Courts must 'take due account' of rights rulings

 

THE IRISH courts must take due account of the decisions of the European Court of Human Rights (ECHR) but these are not binding precedents, according to the judgment.

ECHR decisions are relevant to the outcome of the case involving the Mahon tribunal and The Irish Timesbecause of the effect given to the European Convention on Human Rights in Irish law, Mr Justice Nial Fennelly said in his judgment.

The tribunal undoubtedly came within the definition of an “organ of State” required by law to perform its functions in a manner compatible with the State’s obligations under the convention, he said.

Legislation governing tribunals must therefore be interpreted in a manner compatible with these obligations and the Supreme Court must take judicial notice of the provisions of the convention and of decisions of the ECHR.

“The court must, as the concluding words of the provision make clear, ‘take due account’ of the principles laid down in those judgments. This is not the same as saying that they constitute binding precedents.”

Mr Justice Fennelly said it was important to recall that, in the event of a conflict between the provisions of the convention and the Constitution, the Constitution must prevail. The ECHR had been “at pains” to emphasise that the right to freedom of expression was not unlimited and had stated that the press must not “overstep certain bounds”.
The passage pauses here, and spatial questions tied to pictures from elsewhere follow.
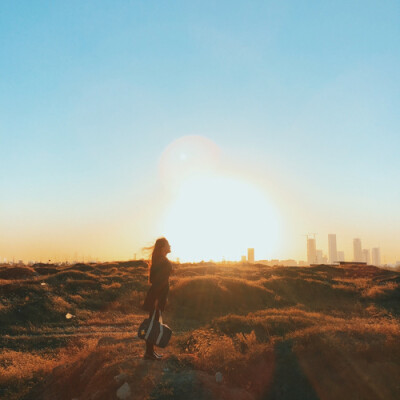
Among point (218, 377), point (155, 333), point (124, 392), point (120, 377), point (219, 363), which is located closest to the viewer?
point (124, 392)

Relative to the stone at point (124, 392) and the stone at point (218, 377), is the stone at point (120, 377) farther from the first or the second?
the stone at point (218, 377)

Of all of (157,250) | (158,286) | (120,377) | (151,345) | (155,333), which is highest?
(157,250)

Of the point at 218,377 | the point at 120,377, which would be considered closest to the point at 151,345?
the point at 120,377

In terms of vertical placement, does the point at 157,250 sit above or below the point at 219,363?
above

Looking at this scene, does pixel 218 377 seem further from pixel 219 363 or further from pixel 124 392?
pixel 124 392

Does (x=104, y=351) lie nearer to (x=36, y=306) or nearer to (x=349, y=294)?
(x=36, y=306)

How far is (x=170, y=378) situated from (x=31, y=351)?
8917mm

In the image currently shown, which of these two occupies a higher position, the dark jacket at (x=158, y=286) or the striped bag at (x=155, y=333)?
the dark jacket at (x=158, y=286)

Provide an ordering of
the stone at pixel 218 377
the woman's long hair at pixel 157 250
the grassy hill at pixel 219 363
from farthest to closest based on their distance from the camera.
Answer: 1. the woman's long hair at pixel 157 250
2. the stone at pixel 218 377
3. the grassy hill at pixel 219 363

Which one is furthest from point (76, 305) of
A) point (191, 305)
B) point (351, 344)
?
point (351, 344)

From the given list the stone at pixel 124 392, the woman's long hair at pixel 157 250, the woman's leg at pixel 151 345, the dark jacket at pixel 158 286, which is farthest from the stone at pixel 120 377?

Nonetheless, the courts constantly emphasised the value of a free press as one of the essential foundations of a democratic society, that the press generated and promoted political debate, informed the public in time of elections and scrutinised the behaviour of governments and public officials. For these reasons, the court held, persons in public life must expect to be subjected to disclosure about their financial and other affairs, to criticism and to less favourable treatment than those in private life.

“Generally, therefore, restrictions on freedom of expression must be justified by an ‘overriding requirement in the public interest’,” the judgment continued.

He cited the case of Fressoz and Roire, in which the publisher of Le Canard Enchainéand a journalist were fined after publishing anonymous information about Peugeot. The ECHR found there wasn’t any proportional relationship between the legitimate aim of journalists and the means deployed to achieve that aim, given the interest of society in preserving freedom of the press.

In Goodwin v United Kingdom, the House of Lords fined a journalist for contempt of court after he refused to disclose a source. However, the ECHR ruled that protection of sources was one of the basic conditions for press freedom, and said an order for disclosure of sources could not be compatible with the convention, unless justified by “an overriding requirement in the public interest”.

Mr Justice Fennelly said it wasn’t surprising that there was a large body of law concerning journalistic privilege in the US. Many states, including California, have law protecting this privilege, but there was no federal legislative protection of journalists’ sources.